PortraitI would donate a pile of money to a worthy cause for the privilege to have been a fly on the wall in the Upper Room on the morning of Pentecost! What happened up there? None of the eyewitnesses present passed down a written record for us to know.

To gain insight into the transforming nature of the Holy Spirit, however, we can ponder the change wrought in the apostles through the Pentecost experience. Before they enter the Upper Room, the followers of Jesus are afraid, not sure what to do next, and are silent about their relationship with the risen Christ. Anointed in the power of the Holy Spirit through wind and flame, they emerge into the streets of Jerusalem, united, courageous and articulate in their proclamation of the crucified and risen Jesus Christ as Lord and Messiah.

● What you will do
• a. According to the Pentecost reflection, what state are the followers of Jesus in before they enter the Upper Room?
• b. Change the Pentecost reflection's passage starting at "To gain insight" and ending at "Lord and Messiah." so that "courageous" becomes "bold".
The data that comes next has no connection to the Pentecost reflection.

● Dataset entries
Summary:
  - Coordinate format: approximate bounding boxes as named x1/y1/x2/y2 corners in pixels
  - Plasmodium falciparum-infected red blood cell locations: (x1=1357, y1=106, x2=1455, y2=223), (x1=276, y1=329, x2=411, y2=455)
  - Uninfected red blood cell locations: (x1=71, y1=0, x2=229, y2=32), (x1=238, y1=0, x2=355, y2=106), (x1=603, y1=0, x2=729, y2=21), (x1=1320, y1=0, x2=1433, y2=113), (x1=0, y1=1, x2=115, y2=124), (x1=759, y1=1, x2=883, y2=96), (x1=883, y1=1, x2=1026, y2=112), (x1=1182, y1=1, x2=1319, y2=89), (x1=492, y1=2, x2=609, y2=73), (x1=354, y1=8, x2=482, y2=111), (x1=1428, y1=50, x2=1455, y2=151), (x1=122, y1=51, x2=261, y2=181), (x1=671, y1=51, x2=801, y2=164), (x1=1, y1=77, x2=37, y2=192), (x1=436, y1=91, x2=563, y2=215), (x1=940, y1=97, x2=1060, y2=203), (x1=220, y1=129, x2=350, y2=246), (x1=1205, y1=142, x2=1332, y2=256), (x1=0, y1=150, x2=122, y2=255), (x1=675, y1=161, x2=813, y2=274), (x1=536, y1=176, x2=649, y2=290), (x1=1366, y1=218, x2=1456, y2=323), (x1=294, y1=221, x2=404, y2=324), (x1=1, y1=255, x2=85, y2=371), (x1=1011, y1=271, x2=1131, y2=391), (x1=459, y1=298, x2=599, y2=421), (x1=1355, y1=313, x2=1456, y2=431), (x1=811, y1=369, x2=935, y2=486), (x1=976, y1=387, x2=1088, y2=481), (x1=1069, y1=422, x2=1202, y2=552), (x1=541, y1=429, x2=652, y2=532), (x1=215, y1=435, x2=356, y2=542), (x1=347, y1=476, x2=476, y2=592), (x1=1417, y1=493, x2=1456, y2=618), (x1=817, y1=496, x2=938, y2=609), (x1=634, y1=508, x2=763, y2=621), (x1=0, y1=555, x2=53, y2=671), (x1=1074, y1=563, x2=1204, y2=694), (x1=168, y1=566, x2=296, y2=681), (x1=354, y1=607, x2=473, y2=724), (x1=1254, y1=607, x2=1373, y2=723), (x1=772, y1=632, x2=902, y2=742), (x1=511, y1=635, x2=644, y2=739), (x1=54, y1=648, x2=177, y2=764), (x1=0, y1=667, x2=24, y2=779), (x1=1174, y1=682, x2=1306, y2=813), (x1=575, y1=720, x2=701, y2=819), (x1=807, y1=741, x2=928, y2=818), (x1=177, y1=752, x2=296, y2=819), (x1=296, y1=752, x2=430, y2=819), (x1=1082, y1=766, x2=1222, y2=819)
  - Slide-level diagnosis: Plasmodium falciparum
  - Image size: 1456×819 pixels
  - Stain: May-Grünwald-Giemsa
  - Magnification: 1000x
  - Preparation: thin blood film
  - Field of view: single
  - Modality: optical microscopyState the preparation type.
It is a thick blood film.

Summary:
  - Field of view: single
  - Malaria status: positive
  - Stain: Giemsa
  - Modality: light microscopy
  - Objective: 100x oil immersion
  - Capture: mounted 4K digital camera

● Outputs for the tasks
• a. They are afraid, unsure what to do next, and silent about their relationship with the risen Christ.

• b.
To gain insight into the transforming nature of the Holy Spirit, however, we can ponder the change wrought in the apostles through the Pentecost experience. Before they enter the Upper Room, the followers of Jesus are afraid, not sure what to do next, and are silent about their relationship with the risen Christ. Anointed in the power of the Holy Spirit through wind and flame, they emerge into the streets of Jerusalem, united, bold and articulate in their proclamation of the crucified and risen Jesus Christ as Lord and Messiah.